» QUOTED TEXT
--

Assuming you place it in a file called mymodule.rb with the Ruby path, you would then update your Apache configuration to point to it as follows:

<IfModule ruby_module>

# Phase 1 -- Apache to ModRuby
AddHandler ruby-rhtml-handler .rhtml
AddHandler ruby-script-handler .rb .ruby

# Phase 2 -- ModRuby to Ruby
RubyDefaultHandlerModule 'mymodule'
RubyDefaultHandlerClass  'MyModule::Handler'

</IfModule>

Now all RHTML and CGI script handlers will be handled by your module.

1.2. RHTML Handlers

ModRuby uses an RHTML framework that works exactly like eRuby to parse RHTML files. ModRuby originally used eRuby for RHTML processing, but there were problems getting it to work with Ruby 1.9.1 when it came out. This led to the development of an eRuby clone — the ModRuby RHTML parser — a flex-based scanner which is compiled directly into mod_ruby as a native Ruby C extension. It exactly follows the rules of eRuby. Thus all of the rules in eRuby apply to creating RHTML documents in ModRuby. Just to be complete, let's cover the gamut of RHTML (which may take at most a paragraph).

Note

ModRuby includes an alternate RHTML delimiter syntax. In addition to angle brackets, braces can be used instead. This form supports embeddeding RHTML within XHTML, XML, etc. where the angle brackets can cause problems.

Let’s begin with the obligatory example: helloworld.rhtml, which is as follows:

Hello World. This is <%=ModRuby.name%>

If you don’t already have the page loaded, you this link and look at the result. Simple enough.

RHTML allows you to embed Ruby code in text and run it in the order that it appears. There are three basic constructs for embedding code. First there is embedding an entire chunk of code, as follows:

Here is some text
<%
puts "Inside these delimiters, here is Ruby code"
%>

Outside it's just plain text again.

Then there is inline printing:

Printing text <%="in line"%>

Whenever RHTML sees the <%= opening tag, it prints everything that follows. You can think of the equals sign as shorthand for a puts command. Then there is a third construct which is really a function of the first. You can express blocks over several segements of code and text as follows:

<%array.each do |something|%>
This entire text block will be printed with the current
value of <%="something%> for each iteration of the loop.
<%end%>

And that's about it — RHTML in a nutshell.

1.3. Framework Handlers

Framework handlers are more flexible than script handlers and have extended features. There is no default implementation for framework handlers. Basically, ModRuby passes your Ruby method an Apache request object and you’re on your own.

Framework handlers are implemented using the ruby-handler C function in the ModRuby module. One way to declare a framework handler is by using the AddHandler directive like above. Say for instance we wanted to create a handler for “sheepdip” files (which we designate as having a .dip extension). We could start by doing the following:

<IfModule ruby_module>

AddHandler ruby-handler .dip

</IfModule>

There’s phase 1. Going this route, we now use the DefaultHandler variables for phase 2 — connecting the framework handler to a Ruby method. We specify the module/class/handler using the RubyDefaultHandlerModule, RubyDefaultHandlerClass and the (new) RubyDefaultHandlerMethod directive, respectively. Notice already one difference between framework handlers and script handlers: you can specify the Ruby method name via the RubyDefaultHandlerMethod directive. Whereas the method name is fixed in script handlers, it’s parameterized in framework handlers.

--

» MATERIAL SHOWN
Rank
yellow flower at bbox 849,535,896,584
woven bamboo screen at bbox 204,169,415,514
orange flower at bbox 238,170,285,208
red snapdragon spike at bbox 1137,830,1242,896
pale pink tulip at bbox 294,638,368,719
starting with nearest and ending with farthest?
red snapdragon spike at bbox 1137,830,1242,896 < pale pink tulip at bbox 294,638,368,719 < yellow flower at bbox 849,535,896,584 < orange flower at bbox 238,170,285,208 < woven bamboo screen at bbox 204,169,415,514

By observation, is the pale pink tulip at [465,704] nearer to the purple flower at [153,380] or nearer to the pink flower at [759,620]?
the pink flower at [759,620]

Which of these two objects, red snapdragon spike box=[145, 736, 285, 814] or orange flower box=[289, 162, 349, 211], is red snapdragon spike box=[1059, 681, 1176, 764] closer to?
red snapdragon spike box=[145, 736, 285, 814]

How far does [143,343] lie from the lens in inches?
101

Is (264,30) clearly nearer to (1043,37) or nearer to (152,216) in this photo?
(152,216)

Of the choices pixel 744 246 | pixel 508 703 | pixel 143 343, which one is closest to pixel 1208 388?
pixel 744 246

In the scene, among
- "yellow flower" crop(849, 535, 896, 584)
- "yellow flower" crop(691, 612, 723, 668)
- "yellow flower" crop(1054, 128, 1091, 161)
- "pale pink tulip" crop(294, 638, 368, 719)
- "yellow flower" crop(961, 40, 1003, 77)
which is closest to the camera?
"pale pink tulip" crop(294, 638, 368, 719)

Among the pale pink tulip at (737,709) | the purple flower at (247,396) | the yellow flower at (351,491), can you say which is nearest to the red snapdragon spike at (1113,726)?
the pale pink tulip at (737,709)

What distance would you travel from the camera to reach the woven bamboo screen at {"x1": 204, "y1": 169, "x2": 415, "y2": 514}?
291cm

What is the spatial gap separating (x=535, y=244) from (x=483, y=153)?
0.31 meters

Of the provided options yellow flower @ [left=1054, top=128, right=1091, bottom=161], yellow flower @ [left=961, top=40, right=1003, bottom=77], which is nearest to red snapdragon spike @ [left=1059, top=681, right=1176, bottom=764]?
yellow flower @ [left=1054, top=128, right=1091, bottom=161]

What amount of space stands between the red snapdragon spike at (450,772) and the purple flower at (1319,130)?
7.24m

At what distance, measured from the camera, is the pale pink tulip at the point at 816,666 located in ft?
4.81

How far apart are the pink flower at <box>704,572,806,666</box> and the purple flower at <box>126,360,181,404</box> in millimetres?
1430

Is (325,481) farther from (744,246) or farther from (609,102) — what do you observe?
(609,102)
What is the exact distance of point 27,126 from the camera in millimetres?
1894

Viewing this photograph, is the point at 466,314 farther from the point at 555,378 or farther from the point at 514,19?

--

» SET PROBLEM
Can you carry the ModRuby text forward from its last sentence? The material stands apart from the ModRuby text.

» RIGHT ANSWER
Say our fictional sheepdip files use our fictional sheepdip/handler module, which contains our Sheepdip::Handler class which contains a handle() method. One way to use it would be to set our configuration as follows:

<IfModule ruby_module>

# Phase 1 -- Apache to ModRuby
AddHandler ruby-handler .dip

# Phase 2 -- ModRuby to Ruby
RubyDefaultHandlerModule sheepdip/handler
RubyDefaultHandlerClass  Sheepdip::Handler
RubyDefaultHandlerMethod handle

</IfModule>

To summarize, the three default handler directives are as follows:

  • RubyDefaultHandlerModule: specifies the Ruby handler module to use via the Ruby require directive

  • RubyDefaultHandlerClass: specifies the Ruby handler class name within the respective module

  • RubyDefaultHandlerMethod: specifies the Ruby handler method name within the respective class

But you say “yeah, but isn’t setting the RubyDefaultHandlerModule and RubyDefaultHandlerClass parameters going to redefine how script handlers run as well?” Yes, it will. Unless you also include rhtml() and script() methods in your new default module/class, which is kind of silly and painful, it will break the default behavior used for servicing script handlers. That’s why there is another (better) way to go about connecting framework handlers.

You can skirt the DefaultHandler directives entirely and set up your own independent handler with the more general RubyHandler directives. These directives are as follows:

  • RubyHandlerDeclare: Declares a new framework handler.

  • RubyHandlerModule: Defines the module for a given framework handler.

  • RubyHandlerClass: Defines the class for a given framework handler.

  • RubyHandlerMethod: Defines the handler method for a given framework handler.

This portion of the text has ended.